Furthermore, newly developed drugs have reached a high level of complexity, which then adds more challenges to the supply chain management. Examples of sophisticated drugs include the use of novel drug delivery systems, conjugations, and complex formulations requiring special excipients. Multiple stakeholders are now involved in the manufacturing cycle, which requires full alignment on quality, timelines, manufacturing process controls and changes.
In light of this trend towards risk reduction, we have seen several large manufacturing operation investments from mid-size biotech companies such as Alnylam, Ionis, and United Therapeutics, and larger biotechs like Celgene and Biogen. Some of the outsourced manufacturing is back to captive production, leaving CDMOs with a gap to be closed mostly by opportunities from smaller pharma & biotechs, which either generally don’t have enough capital to invest in operations, or their pipeline and volumes don’t justify the investment.
Visibility & Transparency Are Key
Although end-to-end visibility should be the key driver of the supply chain, it is often currently missing, or rather fragmented and unclear. Clarity doesn’t necessarily relate to which stakeholder is producing which product in the chain, but more importantly tied to management of the quality and regulatory aspects associated with various manufacturing process changes and their impact on the final product. This landscape thus demands very close collaboration and transparency between all stakeholders involved. CordenPharma has the privilege of being one of the few CDMOs in the industry with both end-to-end Fully Integrated Supply services and backward integration of critical starting materials, available through our sister company Weylchem. This has proven to greatly benefit our customers with reduced complexity in their supply chain and faster speeds to market for their pipeline.
Any disruption in the supply chain has dramatic consequences on product development and commercialization. For pharma & biotech customers, all roads tend to lead back to managing these uncertainties, which can be greatly augmented and supported by a high level of visibility and transparency on the part of the CDMO.
With such fluctuating dynamics in the supply chain, CDMOs have to constantly reinvent themselves by seeking out improvements, streamlining capacity and gaining a better understanding of market demand. The focus has turned towards niche segments which require a sufficient level of complexity that could also benefit from the concept of a fully integrated business model.

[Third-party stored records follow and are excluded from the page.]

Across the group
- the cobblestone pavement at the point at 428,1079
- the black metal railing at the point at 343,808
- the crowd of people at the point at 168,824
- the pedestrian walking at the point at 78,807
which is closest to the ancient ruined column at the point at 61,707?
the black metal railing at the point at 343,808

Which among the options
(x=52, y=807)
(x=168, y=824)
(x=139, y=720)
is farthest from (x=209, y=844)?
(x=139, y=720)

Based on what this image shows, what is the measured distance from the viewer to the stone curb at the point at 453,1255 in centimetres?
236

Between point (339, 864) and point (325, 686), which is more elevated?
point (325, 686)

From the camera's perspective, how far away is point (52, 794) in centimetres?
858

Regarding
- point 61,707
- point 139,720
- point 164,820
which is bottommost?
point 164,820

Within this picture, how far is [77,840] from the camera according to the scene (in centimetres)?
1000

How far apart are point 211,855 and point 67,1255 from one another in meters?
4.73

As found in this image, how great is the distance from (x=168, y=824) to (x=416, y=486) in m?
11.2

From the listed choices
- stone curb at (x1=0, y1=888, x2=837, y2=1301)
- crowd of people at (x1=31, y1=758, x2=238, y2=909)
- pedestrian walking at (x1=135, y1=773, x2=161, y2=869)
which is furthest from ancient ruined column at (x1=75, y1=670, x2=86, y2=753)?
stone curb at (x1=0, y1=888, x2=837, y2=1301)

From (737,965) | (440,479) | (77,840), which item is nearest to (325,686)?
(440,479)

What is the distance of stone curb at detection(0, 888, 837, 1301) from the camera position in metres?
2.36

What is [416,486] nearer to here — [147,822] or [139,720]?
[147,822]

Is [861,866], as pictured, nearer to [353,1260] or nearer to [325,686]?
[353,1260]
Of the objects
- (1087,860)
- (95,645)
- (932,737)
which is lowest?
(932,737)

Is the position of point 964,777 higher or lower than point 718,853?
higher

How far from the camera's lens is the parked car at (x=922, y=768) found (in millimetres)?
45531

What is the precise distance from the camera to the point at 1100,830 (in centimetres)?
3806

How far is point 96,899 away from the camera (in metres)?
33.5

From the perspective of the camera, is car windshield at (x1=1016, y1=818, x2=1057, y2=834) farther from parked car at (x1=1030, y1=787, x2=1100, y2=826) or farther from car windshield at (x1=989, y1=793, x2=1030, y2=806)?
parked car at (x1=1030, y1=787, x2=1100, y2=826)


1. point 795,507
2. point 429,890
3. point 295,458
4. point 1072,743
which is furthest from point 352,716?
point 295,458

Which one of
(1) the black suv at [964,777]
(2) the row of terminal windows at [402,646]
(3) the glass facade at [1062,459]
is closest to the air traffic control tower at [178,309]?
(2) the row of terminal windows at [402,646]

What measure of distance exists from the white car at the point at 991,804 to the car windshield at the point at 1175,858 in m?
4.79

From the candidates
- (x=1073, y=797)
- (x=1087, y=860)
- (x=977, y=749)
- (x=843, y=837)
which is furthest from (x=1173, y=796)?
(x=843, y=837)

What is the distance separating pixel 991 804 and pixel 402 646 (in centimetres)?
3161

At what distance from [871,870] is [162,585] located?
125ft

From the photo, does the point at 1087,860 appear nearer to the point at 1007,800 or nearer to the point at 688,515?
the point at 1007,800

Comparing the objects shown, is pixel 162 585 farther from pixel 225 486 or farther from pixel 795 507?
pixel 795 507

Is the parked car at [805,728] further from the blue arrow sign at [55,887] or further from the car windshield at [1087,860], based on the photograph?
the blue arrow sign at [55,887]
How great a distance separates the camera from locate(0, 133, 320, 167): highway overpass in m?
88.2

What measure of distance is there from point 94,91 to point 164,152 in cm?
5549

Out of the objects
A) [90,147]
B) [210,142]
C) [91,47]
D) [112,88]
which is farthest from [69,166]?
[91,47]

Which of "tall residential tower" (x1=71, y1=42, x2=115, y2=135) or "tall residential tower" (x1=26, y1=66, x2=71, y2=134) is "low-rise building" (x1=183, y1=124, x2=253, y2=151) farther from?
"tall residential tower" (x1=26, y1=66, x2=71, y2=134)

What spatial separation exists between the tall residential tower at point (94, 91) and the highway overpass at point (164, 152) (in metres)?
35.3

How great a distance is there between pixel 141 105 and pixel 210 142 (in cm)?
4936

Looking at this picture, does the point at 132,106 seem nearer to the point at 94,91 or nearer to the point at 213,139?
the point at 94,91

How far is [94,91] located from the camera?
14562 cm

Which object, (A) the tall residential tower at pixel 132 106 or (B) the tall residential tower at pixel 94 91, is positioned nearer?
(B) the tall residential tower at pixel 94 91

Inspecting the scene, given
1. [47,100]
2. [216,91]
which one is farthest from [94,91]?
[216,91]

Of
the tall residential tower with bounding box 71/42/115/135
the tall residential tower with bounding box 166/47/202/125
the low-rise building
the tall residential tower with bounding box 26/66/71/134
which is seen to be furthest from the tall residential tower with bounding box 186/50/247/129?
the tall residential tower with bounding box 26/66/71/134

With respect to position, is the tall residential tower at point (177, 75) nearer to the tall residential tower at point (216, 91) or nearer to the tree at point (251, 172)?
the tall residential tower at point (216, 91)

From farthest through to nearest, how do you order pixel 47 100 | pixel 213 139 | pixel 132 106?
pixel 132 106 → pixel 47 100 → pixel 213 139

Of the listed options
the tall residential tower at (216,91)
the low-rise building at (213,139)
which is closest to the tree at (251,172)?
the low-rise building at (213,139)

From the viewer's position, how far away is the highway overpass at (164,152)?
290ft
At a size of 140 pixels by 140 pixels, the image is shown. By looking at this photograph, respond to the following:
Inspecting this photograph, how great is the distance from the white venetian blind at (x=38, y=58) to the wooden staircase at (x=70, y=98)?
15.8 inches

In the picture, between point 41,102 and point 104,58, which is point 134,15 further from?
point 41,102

However finding a CDMO like CordenPharma with expertise, regulatory track-records, capacity and capabilities in a niche sector such as highly potent drug development, which also spans the spectrum from APIs to fill-finish and packaging, is rather challenging. Such a high level of specialization encourages the pharma industry to invest or co-invest in CDMOs to close potential gaps in technologies that often arise.
The CDMO space has also seen a high amount of M&A activity over the past decade where a few CDMOs, backed by venture capital funding, have moved into the top 10 in a very short period of time. The top 5 CDMOs account for about 15% of the market, which also reflects that this consolidation is driven not only by the search for growth but also the necessity to close capability gaps through acquisition. These M&A activities and need for consolidation create a more complex supply chain, regardless of whom is doing the acquiring. From the pharma industry point of view, bigger CDMOs may appear to have greater capabilities and financial stability, but severely lack the flexibility, transparency and dedicated attention needed for the scale-up of smaller projects that could potentially progress into commercial blockbusters.
The combination of drug complexity with a high number of stakeholders on one end, and the rise in regulatory pressure on the other, has made the supply chain a difficult task to manage. Pharma companies and regulatory agencies are investigating the whole process with greater scrutiny by requesting more details at every step in the supply chain to secure product quality. CDMOs in turn have to constantly evaluate, adjust, invest and reinvent themselves to address these requirements based on the market challenges. Is your CDMO up to the task?